As we have seen, data partitions are stored in the executor unified memory, processed, and released when a task finishes. The size of these partitions varies, and sometimes they aren’t processed quickly enough to free up space for other partitions. Because of this, Spark compresses data from memory and stores it on disk until the application needs it. When there is enough space and the application requires those partitions, Spark reads, decompresses, and writes them back into memory for processing. This is what Spill actualy is.

With that in mind, we can suggest approaches to avoid it without making changes in the application main logic:

  1. Make partitions smaller, so that the hardware can process it in a viable time and no spill is required. This strategy doesn’t require changing the executor’s memory, but may slow down the application due to network transfers and metadata reading. This is a problem to be addressed in a future post.

  2. Increase the parameter spark.memory.fraction to a value bigger than 0.6. This appproach take memory from User Memory Space, increases the Unified Memory and doesn’t require creating larger executors. Therefore, costs don’t increase but this approach is limited spill values that are not critical.

  3. Increase the parameter spark.executor.memory to a value bigger than the one defined previously, or choosing worker nodes with more memory in Databricks. This strategy increases the on-heap memory, thus creating larger executors. As a result, costs are going to increase, but it solves critical spill values.

  4. Increase the overall unified memory in the cluster by adding more executors. This is the equivalent of adding more worker nodes iin Databricks. It increases costs and also it doesn’t work for all sort of applications, such as those involving reading non-splitabe file formats.

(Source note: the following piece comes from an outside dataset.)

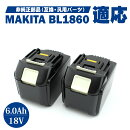 MAKITA(マキタ)☆リチウムイオン電池♪BL1830対応互換バッテリー☆18v/6.0Ah☆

In practice, we often mix these approaches to achieve the most cost-effective execution. In the next sections, we’ll explore how to identify the spill problem and implement the strategies we’ve discussed.

Note: experiments are available at my personal GitHub Repository.

Spotting the Spill

We can see if spill is occurring by looking at different places in the Spark UI. The first place I usually go for is the SQL / Dataframe tab and then click on the query details link:

From the image above, we can see that spill occurred and it’s quite severe. Generally, partitions have the size between 1 and 200MiB, but the smallest file being spilled from memory is 408MiB.

Let’s start looking at the stage with the highest suffle read value, which is in our case is Stage 3.

Even though the partitions are not too large, the spill occurs. The reading time of each partition, however, seems high. In my experience, 128 MiB partitions take up to 8 seconds to process. Let’s take a look at Stage 2 details that created those partitions read by Stage 3.

As we can see, 128MiB partitions create the 70-ish MiB partitions that is read by Stage 3.

Now that we’ve spotted the spill, let’s apply the approaches mentioned before.

See the file individual_incident_force_spill.py for details.


Solution 1: decreasing partition size

The first approach is decreasing partition size. As we’ve seen in the previous section, 98.6GiB were spilled from memory to disk in Stage 3, which reads partitions with 70 MiB or thereabouts in size. The idea first here is to make partitions small by switching the parameter spark.sql.files.maxPartitionBytes from the default of 128MB to 8MB (8388608 bytes) because we are poor in hardware, so the smaller the partition, the faster it will be processed.

As we could see in Stage 2, shuffle write partitions are roughly half in size of the input partitions, so we are going to keep this proportion considering shuffle partitions with 4MB. That being said, we take the total shuffle write for this stage, 12,3GiB, convert it to MB, which gives 13207MB and divide it by 4MB. That’s it, 13207MB/4MB = 3301,75, which we round to 3350. This is the new value for spark.sql.shuffle.partitions.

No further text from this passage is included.